• [Selected extract]
%%

ModestBench automatically saves results to .modestbench/history/. Use the history commands for performance analysis, regression detection, and trend visualization.

List and filter historical benchmark runs:

Terminal window
# List recent runs
modestbench history list
# List with details (JSON format)
modestbench history list --format json
# Limit number of runs shown
modestbench history list --limit 10
# Filter by date range
modestbench history list --since "7 days ago"
modestbench history list --since 2025-01-01 --until 2025-12-31
# Filter by pattern (file path matching)
modestbench history list --pattern "**/*string*"
# Filter by tags
modestbench history list --tag performance --tag critical

ModestBench supports flexible date formats for filtering:

Terminal window
# ISO 8601 dates
modestbench history list --since 2025-10-01T00:00:00Z
# Relative dates
modestbench history list --since "1 week ago"
modestbench history list --since "3 days ago"
# Shorthand formats
modestbench history list --since 1d # 1 day ago
modestbench history list --since 2w # 2 weeks ago
modestbench history list --since 1m # 1 month ago
modestbench history list --since 6h # 6 hours ago

View detailed information about a specific benchmark run:

Terminal window
# Human-readable format
modestbench history show run-2025-10-07-001
# JSON format for parsing
modestbench history show run-2025-10-07-001 --format json
# Partial ID matching (like Git commits)
modestbench history show 5a63ucbo9w

The show command displays:

  • Run metadata (ID, date, duration, environment)
  • CPU and Node.js version information
  • Git branch and commit (if in a repository)
  • Task-by-task results with mean, margin of error, ops/sec, and coefficient of variation (CV)
  • File organization

Compare two benchmark runs with detailed task-by-task analysis:

Terminal window
# Compare two specific runs
modestbench history compare run-2025-10-07-001 run-2025-10-07-002
# JSON output for scripting
modestbench history compare run-2025-10-07-001 run-2025-10-07-002 --format json
# Using partial IDs
modestbench history compare 5a63ucbo9w 7f2k9x1m3p

Output Details:

  • Mean: Shows percent change in parentheses; higher values are highlighted in bright magenta
  • Min/Max: Arrows are dimmed; higher values highlighted
  • Iterations: “vs” is dimmed; higher iteration count is bolded
  • CV: Coefficient of Variation helps assess measurement consistency (higher = more variable)

%%

• [Provided records]
%%

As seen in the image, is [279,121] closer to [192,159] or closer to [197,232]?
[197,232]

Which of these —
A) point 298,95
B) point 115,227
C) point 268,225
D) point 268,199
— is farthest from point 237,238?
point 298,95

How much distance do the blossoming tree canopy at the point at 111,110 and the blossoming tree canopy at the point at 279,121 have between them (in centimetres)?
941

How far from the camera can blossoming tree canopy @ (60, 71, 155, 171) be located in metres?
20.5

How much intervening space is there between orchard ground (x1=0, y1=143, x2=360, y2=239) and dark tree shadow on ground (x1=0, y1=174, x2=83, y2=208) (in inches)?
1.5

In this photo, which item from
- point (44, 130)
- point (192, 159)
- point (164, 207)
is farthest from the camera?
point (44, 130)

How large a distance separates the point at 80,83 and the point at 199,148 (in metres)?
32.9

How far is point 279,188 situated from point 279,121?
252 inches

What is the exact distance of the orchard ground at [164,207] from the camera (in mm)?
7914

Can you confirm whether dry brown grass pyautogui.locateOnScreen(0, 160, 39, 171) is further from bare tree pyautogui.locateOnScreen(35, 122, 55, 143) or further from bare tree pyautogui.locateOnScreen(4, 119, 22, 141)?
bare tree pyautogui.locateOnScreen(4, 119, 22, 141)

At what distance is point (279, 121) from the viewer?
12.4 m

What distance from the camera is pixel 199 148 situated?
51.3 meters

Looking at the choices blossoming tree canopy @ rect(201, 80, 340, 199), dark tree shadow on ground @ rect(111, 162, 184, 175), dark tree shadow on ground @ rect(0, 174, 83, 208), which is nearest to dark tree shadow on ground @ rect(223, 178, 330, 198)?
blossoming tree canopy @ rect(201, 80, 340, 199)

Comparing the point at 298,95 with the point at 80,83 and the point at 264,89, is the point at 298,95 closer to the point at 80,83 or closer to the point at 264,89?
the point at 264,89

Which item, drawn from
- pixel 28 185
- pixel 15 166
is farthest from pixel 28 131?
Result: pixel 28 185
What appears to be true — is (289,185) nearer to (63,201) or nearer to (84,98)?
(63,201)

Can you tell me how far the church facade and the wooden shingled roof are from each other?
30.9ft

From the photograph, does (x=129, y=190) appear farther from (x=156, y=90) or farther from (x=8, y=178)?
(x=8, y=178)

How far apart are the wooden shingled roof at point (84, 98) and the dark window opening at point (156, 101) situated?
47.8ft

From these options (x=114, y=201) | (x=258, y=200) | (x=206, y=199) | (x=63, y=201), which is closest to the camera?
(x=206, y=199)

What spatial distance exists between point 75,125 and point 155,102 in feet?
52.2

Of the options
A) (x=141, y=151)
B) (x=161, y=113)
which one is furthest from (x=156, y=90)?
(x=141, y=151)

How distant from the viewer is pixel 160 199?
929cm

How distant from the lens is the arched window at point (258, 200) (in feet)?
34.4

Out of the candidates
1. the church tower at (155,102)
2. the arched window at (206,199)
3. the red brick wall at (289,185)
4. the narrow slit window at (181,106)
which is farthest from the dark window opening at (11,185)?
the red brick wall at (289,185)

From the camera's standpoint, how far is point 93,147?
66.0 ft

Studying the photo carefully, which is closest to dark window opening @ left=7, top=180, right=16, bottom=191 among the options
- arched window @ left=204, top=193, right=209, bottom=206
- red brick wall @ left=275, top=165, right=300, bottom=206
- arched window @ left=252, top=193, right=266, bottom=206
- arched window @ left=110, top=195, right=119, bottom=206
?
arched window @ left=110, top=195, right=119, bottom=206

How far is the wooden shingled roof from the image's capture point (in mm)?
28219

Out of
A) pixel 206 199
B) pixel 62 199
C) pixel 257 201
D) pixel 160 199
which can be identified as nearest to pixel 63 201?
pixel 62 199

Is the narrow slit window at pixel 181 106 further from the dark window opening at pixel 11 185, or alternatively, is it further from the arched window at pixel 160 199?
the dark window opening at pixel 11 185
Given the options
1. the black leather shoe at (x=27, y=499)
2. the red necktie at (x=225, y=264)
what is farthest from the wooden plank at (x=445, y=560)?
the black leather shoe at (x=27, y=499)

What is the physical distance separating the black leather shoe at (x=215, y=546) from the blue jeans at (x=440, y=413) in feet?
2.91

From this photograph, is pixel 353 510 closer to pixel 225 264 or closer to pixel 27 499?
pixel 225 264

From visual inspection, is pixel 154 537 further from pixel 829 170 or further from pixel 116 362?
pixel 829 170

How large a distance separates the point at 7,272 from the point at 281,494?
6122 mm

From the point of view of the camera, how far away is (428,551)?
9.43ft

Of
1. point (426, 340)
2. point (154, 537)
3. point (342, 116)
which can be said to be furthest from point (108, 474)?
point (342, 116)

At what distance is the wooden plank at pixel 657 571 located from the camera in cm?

%%

• [Exercise requirements]
**a.** In the text on ModestBench history, shorten the paragraph beginning "ModestBench automatically saves results" into a brief list that keeps its main facts.
**b.** Using the text on ModestBench history, decide whether each statement agrees with it. Give yes or no for each, and quote the exact words of the text that decide it.
(i) The show command reports the Git branch and commit only when run inside a repository.
(ii) In compare output, the higher iteration count is highlighted in bright magenta.
(iii) The shorthand value 1m filters runs from one minute ago.

• [Answers to the exercise]
**a.**
- Results are saved automatically to .modestbench/history/.
- The history commands support performance analysis, regression detection, and trend visualization.

**b.**
(i) Yes: "Git branch and commit (if in a repository)"
(ii) No: "higher iteration count is bolded"
(iii) No: "--since 1m # 1 month ago"